In other parts of the country, welcome rainfall last weekend from Tropical Storm Barry brought short-term relief to parts of the fire-scorched Southeast. But up to 50 inches of rain is needed to end the drought there, and this is the driest spring in the Southeast since record-keeping began in 1895, according to the National Climatic Data Center.
Meanwhile, California and Nevada just recorded their driest June-to-May period since 1924, and a lack of rain in the West could make this an especially risky summer for wildfires.
Coast to coast, the drought's effects are as varied as the landscapes:
In Central California, ranchers are selling cattle or trucking them out of state as grazing grass dries up. In Southern California's Antelope Valley, rainfall at just 15 percent of normal erased the spring bloom of California poppies.
In south Florida, Lake Okeechobee fell to a record low of 8.94 feet last week. So much lake bed is dry that 12,000 acres of it caught fire last month.
In Alabama, shallow ponds on commercial catfish farms are dwindling, and more than half the corn and wheat crops are in poor condition.
Dry episodes have become so persistent in the West that some scientists and water managers say drought is the "new normal" there.
Reinforcing that notion are global-warming projections warning of more and deeper dry spells in the Southwest, although a report in last week's Science magazine challenges the climate models and suggests there will be more rainfall worldwide later this century.
"Droughts will continue to come and go, but higher temperatures are going to produce more water stress," says Kathy Jacobs, head of the Arizona Water Institute, a research partnership of the state's three universities.
That's because warmer temperatures in the Southwest boost demand for water and cause more of it to evaporate from lakes and reservoirs.
This drought has been particularly harsh in three regions: the Southwest, the Southeast and northern Minnesota.
Severe dryness across California and Arizona has spread into 11 other Western states.
In Los Angeles County, on track for a record dry year with 21 percent of normal rain downtown since last summer, fire officials are threatening to cancel Fourth of July fireworks if conditions worsen. The city of Burbank already has scrubbed its fireworks show.

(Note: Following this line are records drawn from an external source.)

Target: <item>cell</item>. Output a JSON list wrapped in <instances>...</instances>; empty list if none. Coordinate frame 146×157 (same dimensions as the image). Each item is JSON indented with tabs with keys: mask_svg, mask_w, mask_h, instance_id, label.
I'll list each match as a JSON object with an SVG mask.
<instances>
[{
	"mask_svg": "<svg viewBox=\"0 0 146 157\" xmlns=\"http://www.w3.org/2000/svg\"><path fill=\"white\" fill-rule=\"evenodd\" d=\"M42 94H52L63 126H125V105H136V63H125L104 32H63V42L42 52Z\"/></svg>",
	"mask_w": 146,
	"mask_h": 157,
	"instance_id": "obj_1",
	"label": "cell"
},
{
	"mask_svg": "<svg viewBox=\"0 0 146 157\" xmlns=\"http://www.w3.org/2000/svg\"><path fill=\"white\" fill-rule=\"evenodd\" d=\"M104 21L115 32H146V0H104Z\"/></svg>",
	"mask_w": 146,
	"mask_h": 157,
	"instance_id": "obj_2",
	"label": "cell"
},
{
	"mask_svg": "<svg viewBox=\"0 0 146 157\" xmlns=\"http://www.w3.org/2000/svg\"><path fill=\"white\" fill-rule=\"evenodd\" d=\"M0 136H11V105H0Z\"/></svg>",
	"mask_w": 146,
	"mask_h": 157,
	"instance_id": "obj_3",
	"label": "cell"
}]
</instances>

The Southeast, unaccustomed to prolonged dry spells, may be suffering the most. In eight states from Mississippi to the Carolinas and down through Florida, lakes are shrinking, crops are withering, well levels are falling and there are new limits on water use.
Despite the recent storm, water hasn't flowed in Florida's Kissimmee River, which feeds Lake Okeechobee, in 212 days. The district has imposed its strictest water-use limits ever in 13 counties, cutting home watering to once a week and commercial use by 45 percent.
The drought also has provided an occasional benefit: Okeechobee's record low level allowed crews to clean out decades of muck and debris.